- **ACTIVITY**: Could the data below be retyped exactly, without its pictures?

= = = = = = =

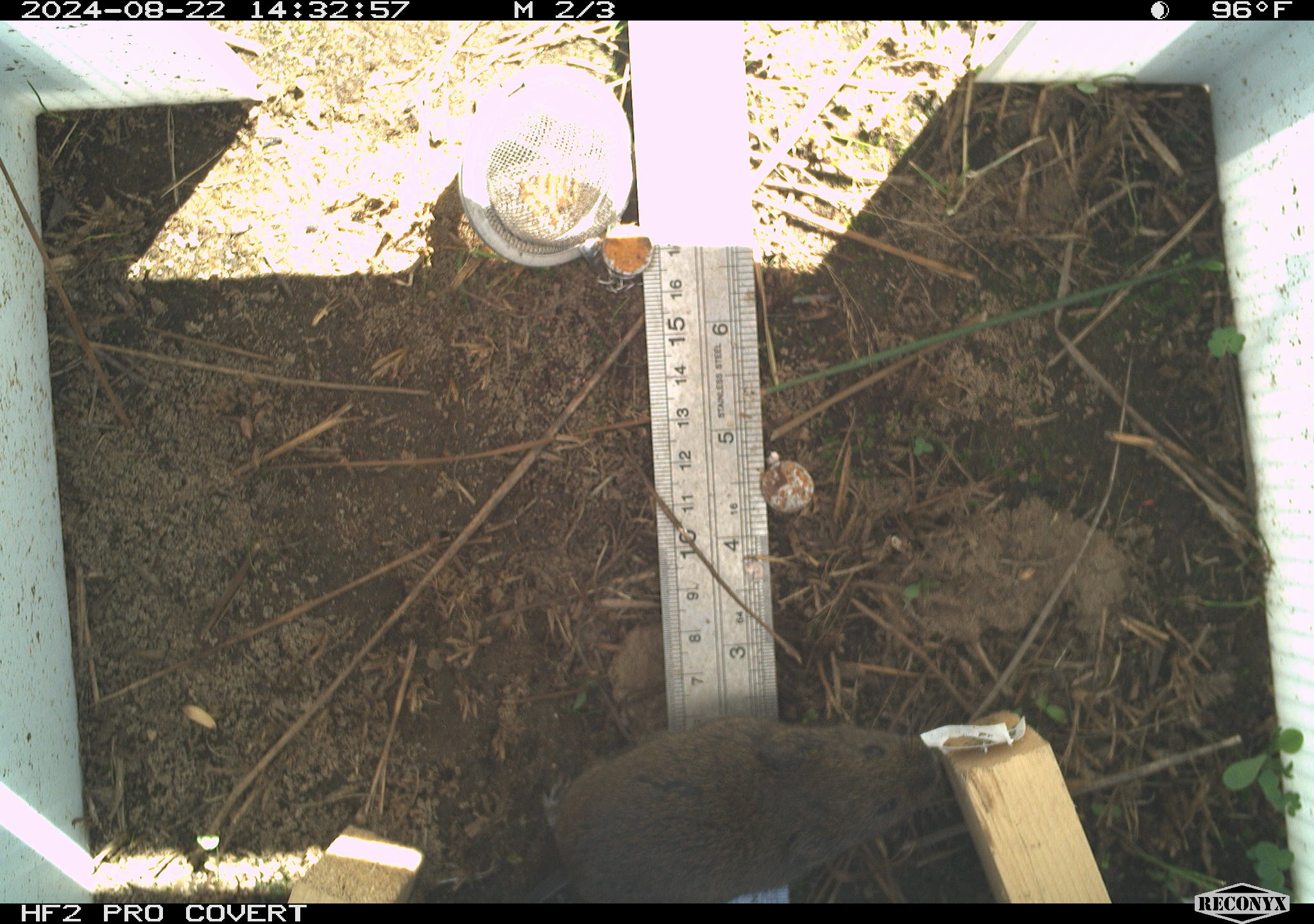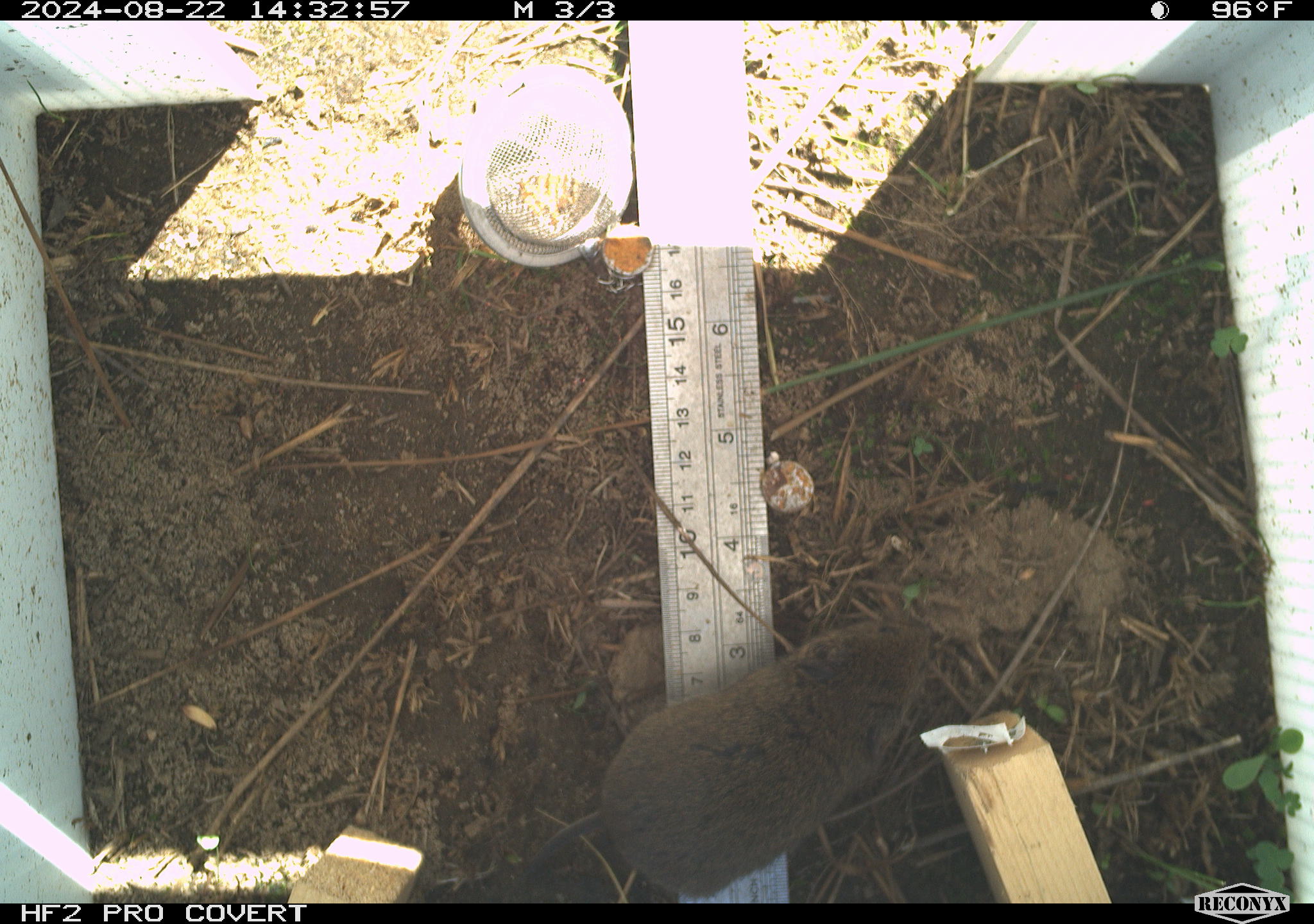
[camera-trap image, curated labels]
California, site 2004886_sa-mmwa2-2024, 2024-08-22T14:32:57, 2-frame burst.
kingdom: Animalia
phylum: Chordata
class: Mammalia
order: Rodentia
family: Cricetidae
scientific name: Arvicolinae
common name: voles, lemmings, and muskrats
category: arvicolinae subfamily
Arvicolinae subfamily (voles, lemmings, and muskrats) (Arvicolinae).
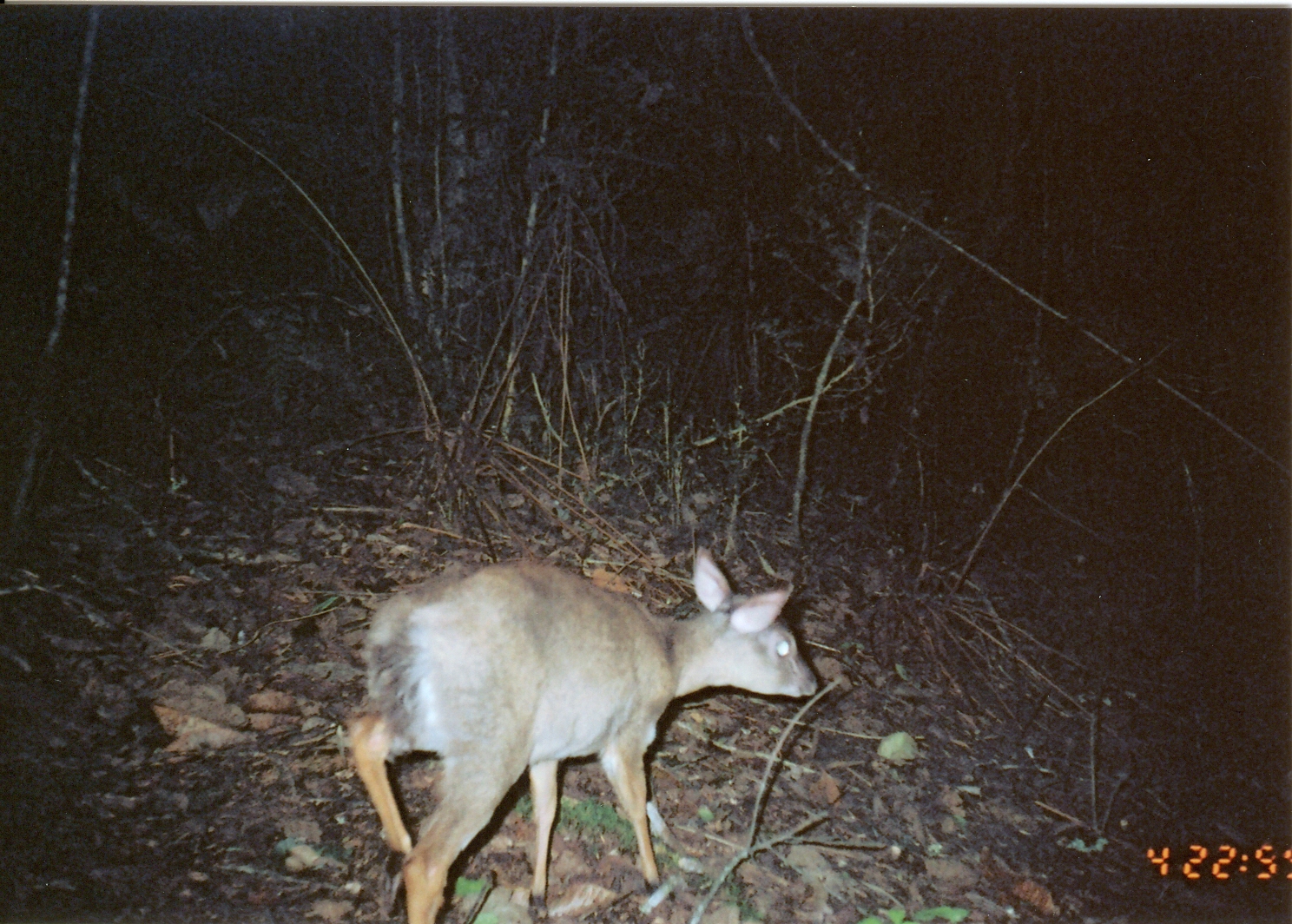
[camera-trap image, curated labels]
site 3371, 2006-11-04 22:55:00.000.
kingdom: Animalia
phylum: Chordata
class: Mammalia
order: Artiodactyla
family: Bovidae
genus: Nesotragus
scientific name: Nesotragus moschatus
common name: suni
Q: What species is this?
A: Nesotragus moschatus (suni).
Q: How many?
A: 1.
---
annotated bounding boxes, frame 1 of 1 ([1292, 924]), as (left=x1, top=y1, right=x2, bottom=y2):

= = = = = = =

- **RESULT FOR THIS EXERCISE**:
[camera-trap image, curated labels]
California, site 2004886_sa-mmwa2-2024, 2024-08-22T14:32:57, 2-frame burst.
kingdom: Animalia
phylum: Chordata
class: Mammalia
order: Rodentia
family: Cricetidae
scientific name: Arvicolinae
common name: voles, lemmings, and muskrats
category: arvicolinae subfamily
Arvicolinae subfamily (voles, lemmings, and muskrats) (Arvicolinae).
[camera-trap image, curated labels]
site 3371, 2006-11-04 22:55:00.000.
kingdom: Animalia
phylum: Chordata
class: Mammalia
order: Artiodactyla
family: Bovidae
genus: Nesotragus
scientific name: Nesotragus moschatus
common name: suni
Q: What species is this?
A: Nesotragus moschatus (suni).
Q: How many?
A: 1.
---
annotated bounding boxes, frame 1 of 1 ([1292, 924]), as (left=x1, top=y1, right=x2, bottom=y2):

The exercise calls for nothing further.